* WORK TO COMPLETE
Repeat only the lines below from the one that contains "EXPLOITING THE STRUCTURE" through the final line, exactly. Omit pictures.
BEGIN RECORDED INFORMATION
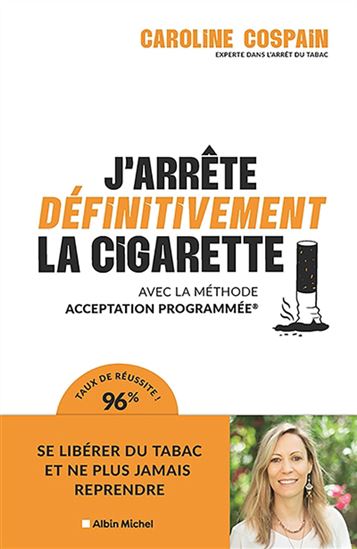 J&#39;arrête définitivement la cigarette : avec la méthode acceptation programmée - CAROLINE COSPAIN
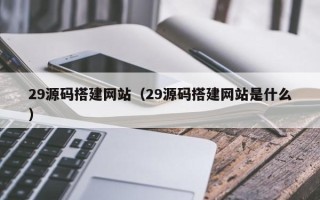 乌海29源码搭建网站（29源码搭建网站是什么）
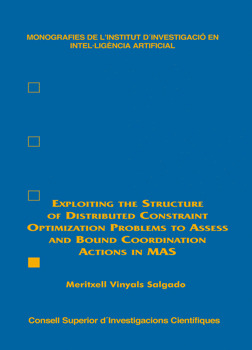 EXPLOITING THE STRUCTURE OF DISTRIBUTED CONSTRAINT OPTIMIZATION PROBLEMS TO ASSE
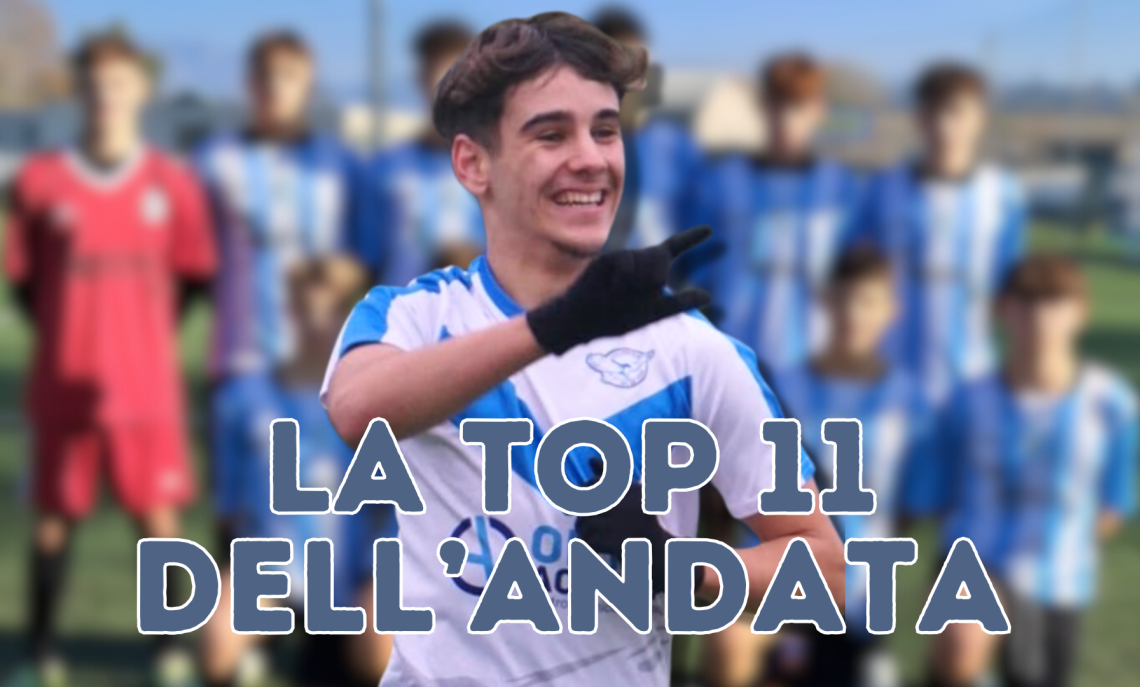 TOP 11 GIRONE B UNDER 16 ÉLITE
END RECORDED INFORMATION
* RESPONSE TO THE EXERCISE
 EXPLOITING THE STRUCTURE OF DISTRIBUTED CONSTRAINT OPTIMIZATION PROBLEMS TO ASSE
 TOP 11 GIRONE B UNDER 16 ÉLITE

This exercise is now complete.